Mexican X Part XVII: Hot Xalapeños

David Bowles
4 min readAug 31, 2020

I’ve eaten both Ethiopian and Korean food with jalapeño peppers, so I thought it was time to explore the etymology of this worldwide phenomenon.

“Jalapeño” is short for Spanish “chile jalapeño” or “jalapeño pepper.”

Some fresh jalapeños. From López-Dóriga Digital.

The suffix -eño makes nouns and adjectives out of place names (for example isla, “island” becomes isleño, “islander”). It evolved from -ineus, a Greek and Latin adjectival suffix that indicated material or color. In Vulgar Latin it transformed to -ineu, then -eniu -> -enyo -> eño en Spanish.

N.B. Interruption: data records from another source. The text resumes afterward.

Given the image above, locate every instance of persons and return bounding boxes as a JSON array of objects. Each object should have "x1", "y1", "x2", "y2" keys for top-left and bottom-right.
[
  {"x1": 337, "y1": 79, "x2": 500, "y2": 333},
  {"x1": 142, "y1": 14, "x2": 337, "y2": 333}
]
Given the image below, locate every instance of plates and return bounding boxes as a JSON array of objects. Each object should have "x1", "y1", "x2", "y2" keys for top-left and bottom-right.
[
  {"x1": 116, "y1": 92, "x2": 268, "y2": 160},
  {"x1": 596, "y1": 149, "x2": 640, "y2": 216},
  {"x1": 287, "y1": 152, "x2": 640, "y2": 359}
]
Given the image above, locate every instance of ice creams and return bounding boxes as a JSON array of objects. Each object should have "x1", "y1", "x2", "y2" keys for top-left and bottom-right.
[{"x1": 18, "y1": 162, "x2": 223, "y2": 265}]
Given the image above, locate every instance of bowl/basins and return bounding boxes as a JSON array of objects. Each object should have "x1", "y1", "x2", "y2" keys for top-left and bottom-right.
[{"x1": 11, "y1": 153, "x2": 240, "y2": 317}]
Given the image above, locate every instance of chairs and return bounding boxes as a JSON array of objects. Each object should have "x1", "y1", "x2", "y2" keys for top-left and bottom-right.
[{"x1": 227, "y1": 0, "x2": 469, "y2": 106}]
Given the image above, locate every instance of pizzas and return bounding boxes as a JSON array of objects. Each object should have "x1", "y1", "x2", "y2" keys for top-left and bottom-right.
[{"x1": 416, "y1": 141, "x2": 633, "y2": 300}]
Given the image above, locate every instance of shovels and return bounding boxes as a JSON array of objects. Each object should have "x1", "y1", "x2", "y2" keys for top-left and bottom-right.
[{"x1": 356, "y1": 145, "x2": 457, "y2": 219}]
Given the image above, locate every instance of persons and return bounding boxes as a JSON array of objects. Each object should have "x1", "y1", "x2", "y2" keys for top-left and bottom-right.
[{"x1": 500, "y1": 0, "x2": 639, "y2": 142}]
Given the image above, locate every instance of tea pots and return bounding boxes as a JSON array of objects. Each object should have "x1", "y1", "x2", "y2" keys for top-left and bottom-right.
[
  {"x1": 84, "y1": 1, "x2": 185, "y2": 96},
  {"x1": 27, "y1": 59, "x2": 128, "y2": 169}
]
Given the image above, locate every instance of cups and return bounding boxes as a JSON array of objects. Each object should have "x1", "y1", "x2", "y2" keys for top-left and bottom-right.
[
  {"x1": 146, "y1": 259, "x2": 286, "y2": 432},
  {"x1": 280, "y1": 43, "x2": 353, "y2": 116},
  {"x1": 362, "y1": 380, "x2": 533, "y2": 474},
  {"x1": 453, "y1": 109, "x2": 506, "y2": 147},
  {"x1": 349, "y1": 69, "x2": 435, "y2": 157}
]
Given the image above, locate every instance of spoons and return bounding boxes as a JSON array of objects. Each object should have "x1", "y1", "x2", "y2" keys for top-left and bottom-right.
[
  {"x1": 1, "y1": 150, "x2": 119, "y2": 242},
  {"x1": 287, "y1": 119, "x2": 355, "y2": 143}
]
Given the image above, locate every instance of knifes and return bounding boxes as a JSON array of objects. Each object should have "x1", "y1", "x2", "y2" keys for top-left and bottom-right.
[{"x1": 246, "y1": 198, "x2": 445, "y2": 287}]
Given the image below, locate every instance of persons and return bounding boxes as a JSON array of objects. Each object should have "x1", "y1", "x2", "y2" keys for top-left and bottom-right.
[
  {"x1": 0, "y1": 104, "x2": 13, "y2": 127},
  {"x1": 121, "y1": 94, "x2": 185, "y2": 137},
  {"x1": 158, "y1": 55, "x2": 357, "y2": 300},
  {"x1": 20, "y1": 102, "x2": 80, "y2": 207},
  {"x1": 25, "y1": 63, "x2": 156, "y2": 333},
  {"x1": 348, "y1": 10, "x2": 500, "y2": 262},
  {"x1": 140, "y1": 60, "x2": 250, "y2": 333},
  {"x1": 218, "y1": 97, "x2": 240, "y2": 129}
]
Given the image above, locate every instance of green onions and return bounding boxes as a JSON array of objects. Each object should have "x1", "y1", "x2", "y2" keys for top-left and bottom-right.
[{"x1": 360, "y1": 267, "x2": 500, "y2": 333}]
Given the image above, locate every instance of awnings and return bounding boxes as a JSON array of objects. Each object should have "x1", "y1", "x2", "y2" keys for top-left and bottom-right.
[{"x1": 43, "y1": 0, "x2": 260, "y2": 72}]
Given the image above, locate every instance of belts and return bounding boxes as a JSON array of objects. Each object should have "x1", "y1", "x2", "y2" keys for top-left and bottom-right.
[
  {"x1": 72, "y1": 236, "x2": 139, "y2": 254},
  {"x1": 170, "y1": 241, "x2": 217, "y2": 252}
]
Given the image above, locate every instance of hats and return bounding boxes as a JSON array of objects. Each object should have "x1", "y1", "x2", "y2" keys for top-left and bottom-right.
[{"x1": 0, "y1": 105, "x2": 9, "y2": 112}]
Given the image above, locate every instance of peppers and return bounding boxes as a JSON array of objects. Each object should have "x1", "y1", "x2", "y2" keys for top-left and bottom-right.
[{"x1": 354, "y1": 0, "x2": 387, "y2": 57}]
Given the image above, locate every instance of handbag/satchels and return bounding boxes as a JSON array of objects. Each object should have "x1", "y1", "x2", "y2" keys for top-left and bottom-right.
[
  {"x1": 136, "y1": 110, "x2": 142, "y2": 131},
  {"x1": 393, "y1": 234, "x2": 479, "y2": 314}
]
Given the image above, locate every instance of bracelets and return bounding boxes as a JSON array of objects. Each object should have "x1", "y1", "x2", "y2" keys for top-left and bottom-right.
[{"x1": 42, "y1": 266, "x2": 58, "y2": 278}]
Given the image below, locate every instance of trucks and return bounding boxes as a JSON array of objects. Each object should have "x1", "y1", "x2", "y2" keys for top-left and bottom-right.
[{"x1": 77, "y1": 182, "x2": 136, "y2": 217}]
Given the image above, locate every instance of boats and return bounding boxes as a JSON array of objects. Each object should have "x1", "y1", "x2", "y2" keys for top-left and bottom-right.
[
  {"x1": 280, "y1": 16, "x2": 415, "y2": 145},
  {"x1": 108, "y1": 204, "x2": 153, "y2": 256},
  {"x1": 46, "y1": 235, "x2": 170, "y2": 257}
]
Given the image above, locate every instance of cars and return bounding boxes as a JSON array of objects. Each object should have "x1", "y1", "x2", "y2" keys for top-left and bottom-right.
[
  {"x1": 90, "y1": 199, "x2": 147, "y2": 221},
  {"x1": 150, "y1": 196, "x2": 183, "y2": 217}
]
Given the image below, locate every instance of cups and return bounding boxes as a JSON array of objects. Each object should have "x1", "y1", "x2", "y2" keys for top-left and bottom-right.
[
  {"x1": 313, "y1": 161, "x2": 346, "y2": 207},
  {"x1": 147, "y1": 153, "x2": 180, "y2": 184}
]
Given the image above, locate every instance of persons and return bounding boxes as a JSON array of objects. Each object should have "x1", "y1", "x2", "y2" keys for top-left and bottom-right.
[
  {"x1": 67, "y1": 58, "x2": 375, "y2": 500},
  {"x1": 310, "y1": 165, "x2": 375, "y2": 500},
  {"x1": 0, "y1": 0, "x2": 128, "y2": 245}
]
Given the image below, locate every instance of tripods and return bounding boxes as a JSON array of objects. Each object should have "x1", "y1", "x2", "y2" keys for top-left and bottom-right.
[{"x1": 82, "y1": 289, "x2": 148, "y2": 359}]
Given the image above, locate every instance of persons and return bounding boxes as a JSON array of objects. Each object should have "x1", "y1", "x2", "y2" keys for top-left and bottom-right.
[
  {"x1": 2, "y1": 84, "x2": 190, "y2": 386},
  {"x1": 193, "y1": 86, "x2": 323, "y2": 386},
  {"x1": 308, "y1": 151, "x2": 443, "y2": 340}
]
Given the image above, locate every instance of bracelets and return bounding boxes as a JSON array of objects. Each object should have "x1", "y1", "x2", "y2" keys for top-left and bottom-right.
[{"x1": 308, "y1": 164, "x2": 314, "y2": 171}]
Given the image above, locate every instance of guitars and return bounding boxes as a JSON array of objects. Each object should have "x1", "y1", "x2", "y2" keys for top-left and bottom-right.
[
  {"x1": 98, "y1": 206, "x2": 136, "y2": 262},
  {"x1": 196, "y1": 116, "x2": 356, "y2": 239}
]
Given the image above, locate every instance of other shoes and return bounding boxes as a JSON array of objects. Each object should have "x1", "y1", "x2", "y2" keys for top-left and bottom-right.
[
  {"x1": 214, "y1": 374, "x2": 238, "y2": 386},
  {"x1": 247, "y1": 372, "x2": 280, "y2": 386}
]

As a result, “Jalapeño” (also written “Xalapeño”) is someone or something from the Mexican city of Xalapa, Veracruz.

As I’ve shown previously in this series, “x” in 16th-century Spanish was pronounced [sh] (and was used to represent that sound in Indigenous Mesoamerican words as well).

“J,” which in Medieval Spanish was pronounced like the “z” in “azure,” had also pretty much shifted to [sh] by the Conquest. But the [sh] sound became /x/ (a hard [h] like Scottish “loch”) by the end of the 1500s.

That’s why we don’t say “shalapeño.”

Xalapa is from Nahuatl “xālāpan.” It has three elements:

  • xālli -> sand
  • ātl -> water
  • -pan -> suffix used in place names (“beside”)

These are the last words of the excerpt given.